— INSTRUÇÕES —
• a. Traduza para inglês a frase «Só quando os custos resultarem de decisões que não preencham tais requisitos, nomeadamente quando não apresentem qualquer afinidade com a actividade da sociedade, é que deverão ser desconsiderados.», retirada do texto sobre a dedutibilidade fiscal dos custos.
• b. Segundo o texto sobre a dedutibilidade fiscal dos custos, por que razão não pode a Administração Tributária sindicar a bondade e a oportunidade das decisões económicas da gestão da empresa? Responda com uma a três frases.
• c. Continue, por favor, o texto sobre a dedutibilidade fiscal dos custos a partir da última frase apresentada.

== DOCUMENTO DE ORIGEM ==

Até porque a Administração Fiscal admitiu a existência de relações especiais (Nos termos do artº 58º do CIRC, na redacção aplicável, considera-se que existem relações especiais entre duas entidades nas situações em que uma tem o poder de exercer, directa ou indirectamente, uma influência significativa nas decisões de gestão da outra, o que se considera verificado, designadamente, entre (…) c) Uma entidade e os membros dos seus órgãos sociais, ou de quaisquer órgãos de administração, direcção, gerência ou fiscalização, e respectivos cônjuges, ascendentes e descendentes;), e, estando em causa transacções entre entidades relacionadas - uma entidade e os membros dos seus órgãos de administração (artº 58º, nº 4, al. c) do CIRC) - o que importaria aferir, em caso de dúvidas sobre a adequação do preço e modo de pagamento da transmissão de activos questionada, era se tal preço e se tais meios de pagamento diferiam das condições que normalmente seriam acordadas entre entidades independentes, à luz do principio do preço de plena concorrência preceituado no regime do artº 58º do CIRC, cabendo à Administração Fiscal fundamentar as eventuais correcções ao abrigo do referido regime legal e do artº 77º da LGT.
Na verdade, para dar cabal resposta à questão suscitada há que distinguir dois planos: o da relevância dos custos em causa e seu enquadramento no conceito de indispensabilidade ligado ao artº 23º do CIRC e o da sua admissibilidade à luz do regime dos preços de transferência ( artº 58º do CIRC, na redacção então em vigor).
Quanto à indispensabilidade dos custos, como vem afirmando a doutrina de referência (António Moura Portugal, A Dedutibilidade dos Custos na Jurisprudência Fiscal Portuguesa e Tomás de Castro Tavares, Da Relação de Dependência Parcial entre a Contabilidade e o Direito Fiscal na Determinação do Rendimento Tributável das Pessoas Colectivas, Ciência e Técnica Fiscal n.º 396, págs. 7 a 180) e também a mais significativa jurisprudência, o conceito a que se reporta o artº 23º do CIRC tem sido ligado aos custos incorridos no interesse da empresa ou suportado no âmbito das actividades decorrentes ao seu escopo societário.
Só quando os custos resultarem de decisões que não preencham tais requisitos, nomeadamente quando não apresentem qualquer afinidade com a actividade da sociedade, é que deverão ser desconsiderados.
Como ficou exarado no Acórdão deste Supremo Tribunal Administrativo de 28.06.2017, proferido no recurso 627/16, «no entendimento que a doutrina e a jurisprudência têm vindo a adoptar para efeito de averiguar da indispensabilidade de um custo (cfr. art. 23.º do CIRC na redacção em vigor em 2001), a AT não pode sindicar a bondade e oportunidade das decisões económicas da gestão da empresa, sob pena de se intrometer na liberdade e autonomia de gestão da sociedade.

===
== DADOS DO EXERCÍCIO ==

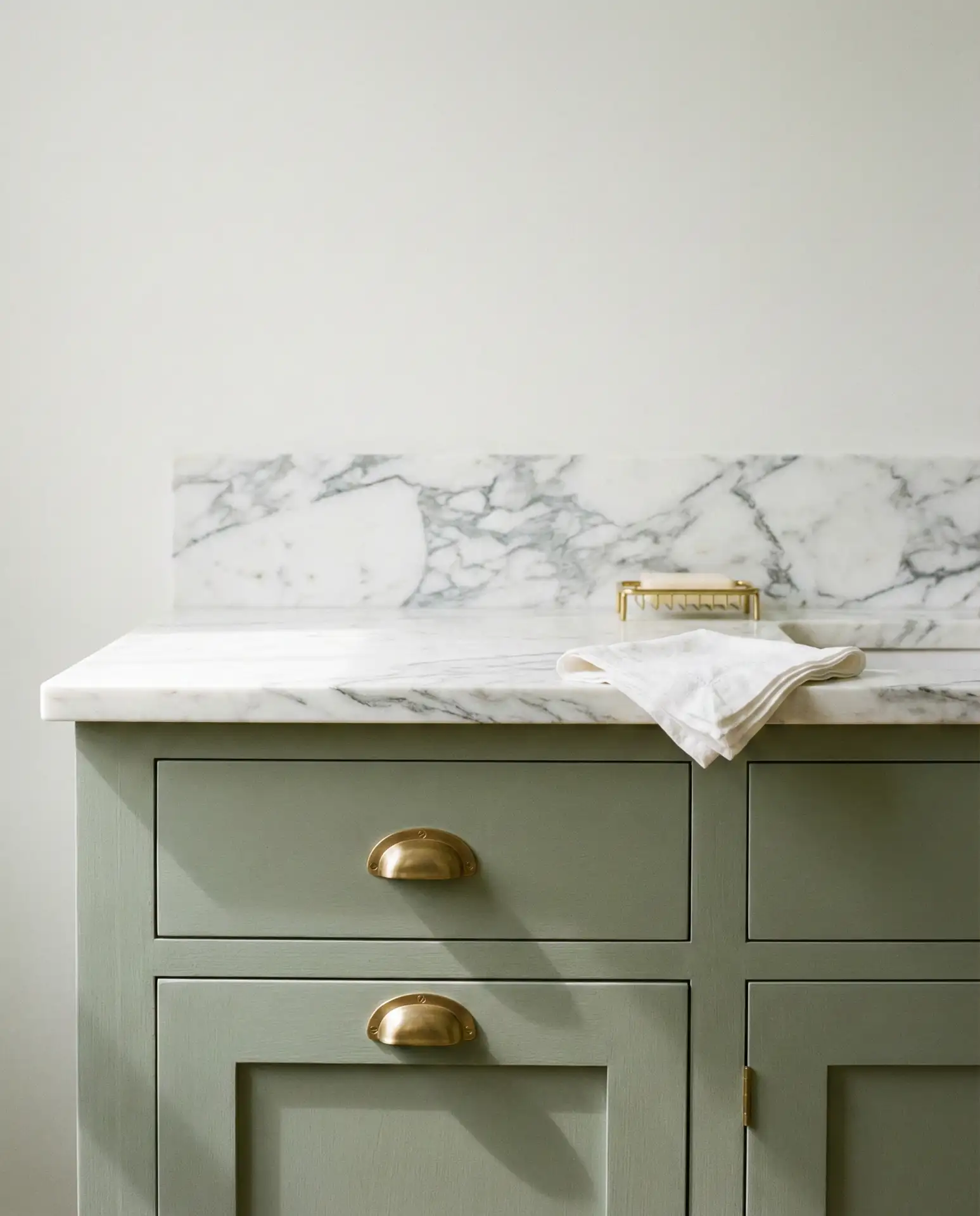 Sage Green Cupboards with White Marble Counters 1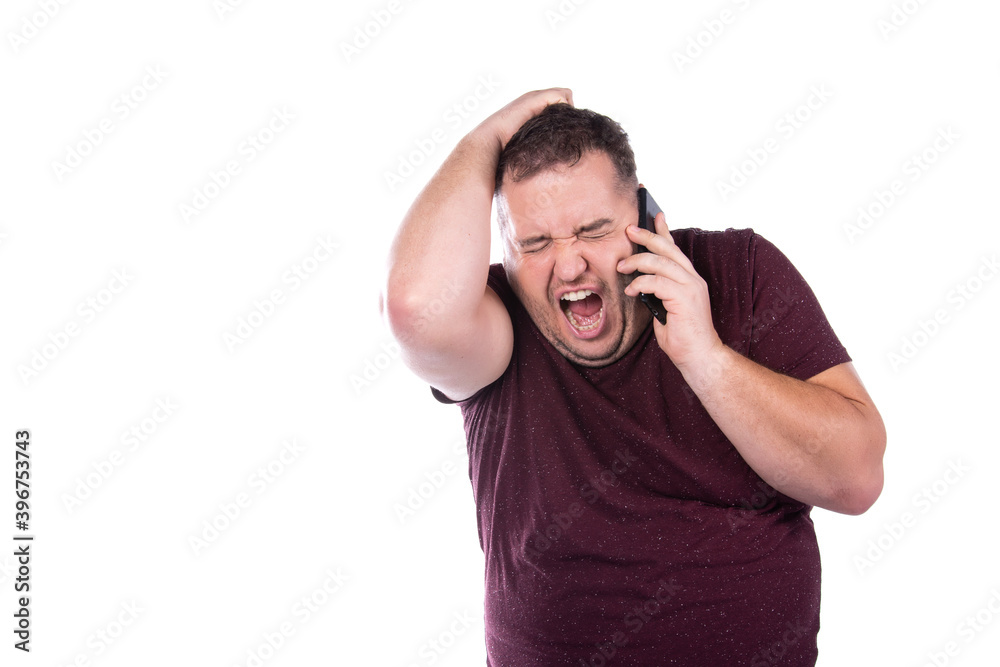Fat man swears on the phone. Business and work. Fat man swears on the phone. Business and work.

===

— RESULTADOS DAS TAREFAS —
• a. Only when the costs result from decisions that do not meet such requirements, namely when they bear no connection whatsoever to the company's activity, should they be excluded.

• b. Se o fizesse, a Administração Tributária estaria a intrometer-se na liberdade e na autonomia de gestão da sociedade. É este o entendimento que a doutrina e a jurisprudência têm adotado para averiguar a indispensabilidade de um custo.

• c.
Assim, um custo ou perda será aceite fiscalmente caso, num juízo reportado ao momento em que foi efectuado, seja adequado à estrutura produtiva da empresa e à obtenção de lucros, ainda que se venha a revelar uma operação económica infrutífera ou economicamente ruinosa, e a AT apenas pode desconsiderar os que não se inscrevem no âmbito da actividade do contribuinte e foram contraídos, não no interesse deste, mas para a prossecução de objectivos alheios (quando for de concluir, à face das regras da experiência comum que não tinha potencialidade para gerar proveitos)» - neste sentido vide também os Acórdãos Secção de Contencioso Tributário deste Supremo Tribunal Administrativo de 30 de Novembro de 2011, recurso n.º 107/11, e de 24.09.2014, recurso 779/12.
Ora, deste ponto de vista, tendo em conta aquele conceito (amplo) de indispensabilidade do artigo 23.° do CIRC, e ponderando que ao caso dos autos ainda não era aplicável o disposto no nº 7 daquele normativo, introduzido na redacção da Lei 32-B/2002 de 30 de Dezembro, os custos em causa terão sempre de ser considerados indispensáveis à obtenção dos proveitos, uma vez que se inscrevem no âmbito da actividade da recorrente.

Questão bem diversa é já a da relação de tais custos com os preços de transferência.
A expressão "preço de transferência" traduz-se, como sublinha João Sérgio Ribeiro (João Sérgio Ribeiro, Tributação Presuntiva do Rendimento, col. Teses, ed. Almedina, pag. 394.), «no preço fixado por um determinado sujeito passivo quando vende ou compra bens, ou partilha recursos com uma pessoa com quem tenha relações especiais. Nessas situações, os preços utilizados podem não corresponder aos preços de mercado, ou seja, aos preços negociados livremente».
A correcção desses preços de transferência, no sentido de evitar a manipulação dos preços com o intuito de transferir rendimentos (sob a forma de lucro, por exemplo) de um sujeito passivo para outro, tem como referência os preços que teriam sido fixados por entidades sem uma relação especial, actuando de forma independente.
Por isso, no caso vertente, não estava em causa saber da indispensabilidade dos custos não admitidos pela administração, mas sim esclarecer se tais custos, face ao que normalmente é corrente no mercado perante transacções equivalentes, seriam excessivos ou ficariam aquém do é normalmente praticado.
Só uma actuação da Administração Fiscal neste sentido permitiria, eventualmente, ajustar os custos da recorrente.
No caso em apreço, porém, a Administração Fiscal acabou por invocar apenas, como suporte legal das liquidações impugnadas, o regime do artº 23º do CIRC, numa situação em que, como se viu, não ocorre violação tal disposição, pelo que as liquidações sindicadas padecem de erro nos pressupostos de direito.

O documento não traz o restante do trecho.